Parents have gotten a lot smarter in 2009.
Well, at least they’ve gotten smarter when it comes to telling their children about money, saving and investing. In the past, they rarely told them much of anything constructive about those topics.
Financial experts say the financial crisis has provided a unique teaching opportunity that many parents have seized upon. Adults want their kids better prepared to avoid the mistakes they’ve made.
"For a long time, the answer to a youngster’s question, ‘Can I get this?’ was, ‘No, we don’t have enough money’ or ‘Yes, we have enough money’," said Evelyn Zohlen, president of Inspired Financial LLC, Huntington Beach, Calif. "Now parents, as a result of the recession and economy of the past 12 months, are using this as an opportunity to expand their answers."
For example, parents are explaining that they don’t want to charge more on a credit card because they consider it important to pay off their credit card bill every month, Zohlen said. She considers this a "subtle refining" of the prior common response, providing a lesson on how the overall financial process works.

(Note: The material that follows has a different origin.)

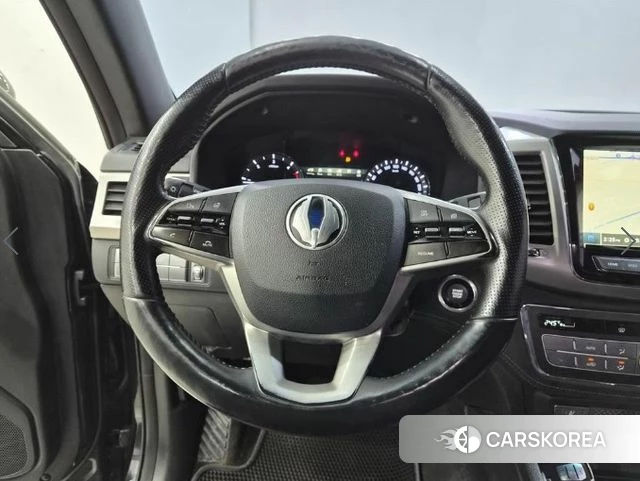 Ssangyong Rexton Sports Cannes id 4708663 из Кореи 19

"It is ironic to me that adults have been forced to relearn financial lessons themselves," she said. "They’re sharing those lessons with their children now."
The tried-and-true approach of giving an allowance for chores done around the house remains valid, said Zohlen. It’s an easy learning opportunity to tell the child how much he’ll receive each week. The next step is planning what to do with money earned, such as how much will be saved or whether the child would want to donate a portion to an animal shelter or some other cause, she said.

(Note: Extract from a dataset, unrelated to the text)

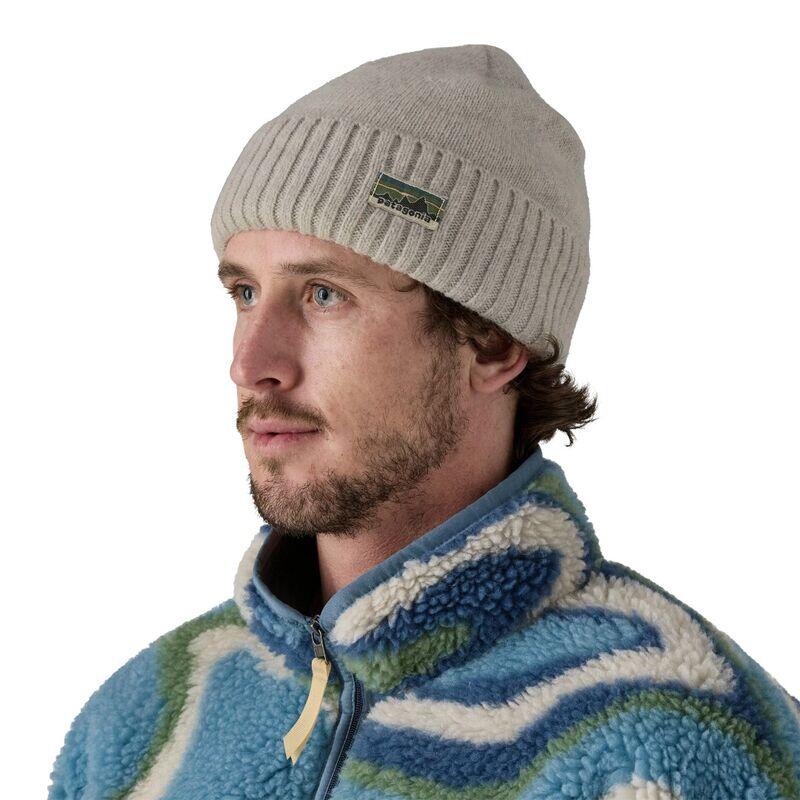 PATAGONIA Patagonia Brodeo Beanie Mütze Crisp Grey 2/4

Savings goes into a cash equivalent such as a money-market fund or bank account, she said, but when the child gets a bit older you must begin the conversation about investing.

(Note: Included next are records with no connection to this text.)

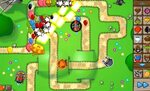 Black And Gold Games: Bloons Tower Defense 5 Just Online Gam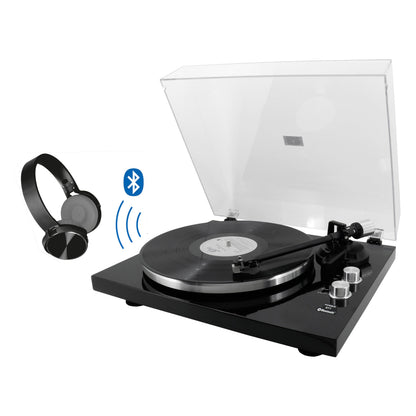 Gira Discos Soundmaster PL790SW | Bluetooth, 33/45 rpm, USB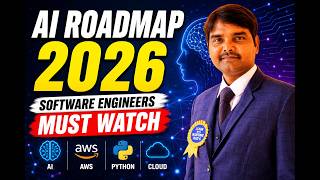 AI, AWS, Python & Cloud Roadmap for Software Engineers in 2026 | Complete Career Guide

Ask the youngster to name his favorite companies, with Walt Disney Co., McDonald’s Corp. or Coca-Cola Co. the typical types of responses you’ll hear, she said. Next, find some mutual funds for the child that own those shares, she said.
"Parents don’t have to teach their kids about modern portfolio theory, but they can begin to talk about what a mutual fund is and explain that it owns lots of different companies," Zohlen said.
Just don’t drop the weight of the entire global meltdown on your child’s small shoulders.
"It’s a terrific time to be talking to kids about saving and investing, given what’s gone on in the market," said Christine Benz, director of personal finance for Morningstar Inc. in Chicago. "But it’s a fine line, because if you’re nervous or worried, you want to be careful about communicating those feelings, since you really don’t want to scare your child payday loans online."
A common mistake is not stressing to children the importance of starting to save and invest early in life so that it becomes a lifelong habit, Benz said. Studies show the dramatic difference a few years’ head start can make as far as the amount accumulated later in life.
"The bottom line is that you want to get kids interested in investing early because it can absolutely change their lives," asserted Charles Carlson, editor of the DRIP Investor newsletter.
An all-too-common parental error Carlson has observed is applying the parents’ time horizon and risk parameters to their kids, saying "stocks are bad" or some other investment directive that doesn’t take into account the child’s far longer time horizon.
"You can start with a company-specific approach, telling the child that it is possible to buy shares in the company that makes the jeans bought for him that day," suggested Carlson. "Or if he likes a video game, you can explain it is possible to buy shares of GameStop Corp., the store where the game was purchased."
Educate the child about savings but also get him interested in the process of investing, said Carlson. Both are easier if the child has some sort of connection with the company being discussed.
For youngsters Carlson prefers dividend reinvestment plans offered by companies, most with minimum initial investments of $250 or less, that make it easy for the parent or grandparent to make an initial investment. Then the youngster can kick in small amounts of money to build the investment gradually.
"To me, a mutual fund is a harder sell for kids," believes Carlson. "But if they like baseball you can talk to them about stock in Nike Inc., or if they’re into computers, you can talk about Microsoft Corp."
Weigh the possibilities, but whatever type of investment is chosen, it is important to get started.
"If you have a child who’s showing some interest in investing and the stock market, there’s probably nothing like investing in individual stocks to teach the child how to navigate that environment," said Benz. "But if the goal is to teach savings and the importance of investing, a mutual fund is the way to go."
Benz recommends these funds with $1,000 minimum initial investments as excellent launching pads for young people: Oakmark Equity and Income Fund; Ariel Fund; Artisan International Fund; and Vanguard STAR Fund.